EXERCISE INPUTS »
::::::

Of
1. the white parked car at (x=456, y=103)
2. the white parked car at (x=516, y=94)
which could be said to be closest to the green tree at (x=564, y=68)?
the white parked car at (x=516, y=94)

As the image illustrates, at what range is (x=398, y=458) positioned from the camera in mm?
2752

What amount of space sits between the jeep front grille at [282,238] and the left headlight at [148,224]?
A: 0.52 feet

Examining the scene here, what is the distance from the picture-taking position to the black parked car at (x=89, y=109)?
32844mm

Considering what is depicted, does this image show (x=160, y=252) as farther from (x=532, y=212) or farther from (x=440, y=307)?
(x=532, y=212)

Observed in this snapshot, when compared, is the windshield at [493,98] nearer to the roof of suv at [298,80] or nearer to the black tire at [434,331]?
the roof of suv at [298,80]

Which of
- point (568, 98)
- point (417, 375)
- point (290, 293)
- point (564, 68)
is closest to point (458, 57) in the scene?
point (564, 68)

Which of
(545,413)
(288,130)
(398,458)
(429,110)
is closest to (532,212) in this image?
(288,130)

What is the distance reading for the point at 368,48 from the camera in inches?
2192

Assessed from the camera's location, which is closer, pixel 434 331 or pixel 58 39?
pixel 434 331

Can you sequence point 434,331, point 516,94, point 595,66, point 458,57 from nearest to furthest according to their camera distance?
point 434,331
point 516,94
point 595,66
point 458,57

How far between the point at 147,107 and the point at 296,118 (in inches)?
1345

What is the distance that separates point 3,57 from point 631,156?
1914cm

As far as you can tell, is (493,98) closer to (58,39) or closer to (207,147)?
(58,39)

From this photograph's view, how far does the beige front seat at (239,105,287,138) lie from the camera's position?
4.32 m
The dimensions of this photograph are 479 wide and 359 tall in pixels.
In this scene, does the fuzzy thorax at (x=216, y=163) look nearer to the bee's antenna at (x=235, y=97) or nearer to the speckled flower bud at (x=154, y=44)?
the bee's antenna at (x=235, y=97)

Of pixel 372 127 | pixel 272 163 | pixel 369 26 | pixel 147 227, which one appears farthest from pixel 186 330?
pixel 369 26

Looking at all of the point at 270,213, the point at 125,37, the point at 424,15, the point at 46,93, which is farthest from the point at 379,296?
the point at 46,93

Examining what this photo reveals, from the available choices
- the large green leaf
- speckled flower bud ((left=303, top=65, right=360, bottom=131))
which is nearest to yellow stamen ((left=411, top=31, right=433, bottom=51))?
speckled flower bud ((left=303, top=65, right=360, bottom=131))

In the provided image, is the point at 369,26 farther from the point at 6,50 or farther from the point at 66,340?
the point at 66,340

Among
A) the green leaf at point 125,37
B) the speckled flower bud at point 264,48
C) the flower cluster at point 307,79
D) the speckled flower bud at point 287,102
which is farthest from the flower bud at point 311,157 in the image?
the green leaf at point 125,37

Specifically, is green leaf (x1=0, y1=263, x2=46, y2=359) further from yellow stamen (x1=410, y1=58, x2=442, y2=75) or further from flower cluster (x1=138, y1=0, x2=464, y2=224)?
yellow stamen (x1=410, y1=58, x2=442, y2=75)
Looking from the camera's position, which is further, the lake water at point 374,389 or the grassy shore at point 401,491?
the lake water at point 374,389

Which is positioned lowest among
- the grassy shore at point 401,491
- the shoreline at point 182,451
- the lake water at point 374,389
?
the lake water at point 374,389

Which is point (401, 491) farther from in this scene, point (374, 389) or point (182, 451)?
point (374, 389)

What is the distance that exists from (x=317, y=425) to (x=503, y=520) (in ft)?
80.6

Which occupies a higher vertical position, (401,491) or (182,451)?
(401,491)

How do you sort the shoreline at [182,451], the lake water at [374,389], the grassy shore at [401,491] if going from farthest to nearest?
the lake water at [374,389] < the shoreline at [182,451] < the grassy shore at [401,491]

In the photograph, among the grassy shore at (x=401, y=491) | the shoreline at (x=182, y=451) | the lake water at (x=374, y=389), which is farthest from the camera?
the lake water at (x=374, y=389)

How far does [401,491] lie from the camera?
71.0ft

::::::

WHAT TO WORK ON » Rewrite every line of the records above as a single numbered list, omitting the blank lines.

ANSWER »
1. Of
2. 1. the white parked car at (x=456, y=103)
3. 2. the white parked car at (x=516, y=94)
4. which could be said to be closest to the green tree at (x=564, y=68)?
5. the white parked car at (x=516, y=94)
6. As the image illustrates, at what range is (x=398, y=458) positioned from the camera in mm?
7. 2752
8. What amount of space sits between the jeep front grille at [282,238] and the left headlight at [148,224]?
9. A: 0.52 feet
10. Examining the scene here, what is the distance from the picture-taking position to the black parked car at (x=89, y=109)?
11. 32844mm
12. Considering what is depicted, does this image show (x=160, y=252) as farther from (x=532, y=212) or farther from (x=440, y=307)?
13. (x=532, y=212)
14. Observed in this snapshot, when compared, is the windshield at [493,98] nearer to the roof of suv at [298,80] or nearer to the black tire at [434,331]?
15. the roof of suv at [298,80]
16. Which of
17. - point (568, 98)
18. - point (417, 375)
19. - point (290, 293)
20. - point (564, 68)
21. is closest to point (458, 57) in the scene?
22. point (564, 68)
23. Which of
24. (545,413)
25. (288,130)
26. (398,458)
27. (429,110)
28. is closest to (532,212) in this image?
29. (288,130)
30. What is the distance reading for the point at 368,48 from the camera in inches?
31. 2192
32. Assessed from the camera's location, which is closer, pixel 434 331 or pixel 58 39?
33. pixel 434 331
34. Can you sequence point 434,331, point 516,94, point 595,66, point 458,57 from nearest to furthest according to their camera distance?
35. point 434,331
36. point 516,94
37. point 595,66
38. point 458,57
39. How far between the point at 147,107 and the point at 296,118 (in inches)?
40. 1345
41. What is the distance that separates point 3,57 from point 631,156?
42. 1914cm
43. As far as you can tell, is (493,98) closer to (58,39) or closer to (207,147)?
44. (58,39)
45. From this photograph's view, how far does the beige front seat at (239,105,287,138) lie from the camera's position?
46. 4.32 m
47. The dimensions of this photograph are 479 wide and 359 tall in pixels.
48. In this scene, does the fuzzy thorax at (x=216, y=163) look nearer to the bee's antenna at (x=235, y=97) or nearer to the speckled flower bud at (x=154, y=44)?
49. the bee's antenna at (x=235, y=97)
50. Of pixel 372 127 | pixel 272 163 | pixel 369 26 | pixel 147 227, which one appears farthest from pixel 186 330?
51. pixel 369 26
52. Looking at all of the point at 270,213, the point at 125,37, the point at 424,15, the point at 46,93, which is farthest from the point at 379,296?
53. the point at 46,93
54. Examining what this photo reveals, from the available choices
55. - the large green leaf
56. - speckled flower bud ((left=303, top=65, right=360, bottom=131))
57. which is nearest to yellow stamen ((left=411, top=31, right=433, bottom=51))?
58. speckled flower bud ((left=303, top=65, right=360, bottom=131))
59. In the provided image, is the point at 369,26 farther from the point at 6,50 or farther from the point at 66,340?
60. the point at 66,340
61. Among
62. A) the green leaf at point 125,37
63. B) the speckled flower bud at point 264,48
64. C) the flower cluster at point 307,79
65. D) the speckled flower bud at point 287,102
66. which is farthest from the flower bud at point 311,157 in the image?
67. the green leaf at point 125,37
68. Specifically, is green leaf (x1=0, y1=263, x2=46, y2=359) further from yellow stamen (x1=410, y1=58, x2=442, y2=75) or further from flower cluster (x1=138, y1=0, x2=464, y2=224)?
69. yellow stamen (x1=410, y1=58, x2=442, y2=75)
70. Looking from the camera's position, which is further, the lake water at point 374,389 or the grassy shore at point 401,491?
71. the lake water at point 374,389
72. Which is positioned lowest among
73. - the grassy shore at point 401,491
74. - the shoreline at point 182,451
75. - the lake water at point 374,389
76. ?
77. the lake water at point 374,389
78. Which is point (401, 491) farther from in this scene, point (374, 389) or point (182, 451)?
79. point (374, 389)
80. What is the distance that exists from (x=317, y=425) to (x=503, y=520) (in ft)?
81. 80.6
82. Which occupies a higher vertical position, (401,491) or (182,451)?
83. (401,491)
84. How do you sort the shoreline at [182,451], the lake water at [374,389], the grassy shore at [401,491] if going from farthest to nearest?
85. the lake water at [374,389] < the shoreline at [182,451] < the grassy shore at [401,491]
86. In the photograph, among the grassy shore at (x=401, y=491) | the shoreline at (x=182, y=451) | the lake water at (x=374, y=389), which is farthest from the camera?
87. the lake water at (x=374, y=389)
88. How far does [401,491] lie from the camera?
89. 71.0ft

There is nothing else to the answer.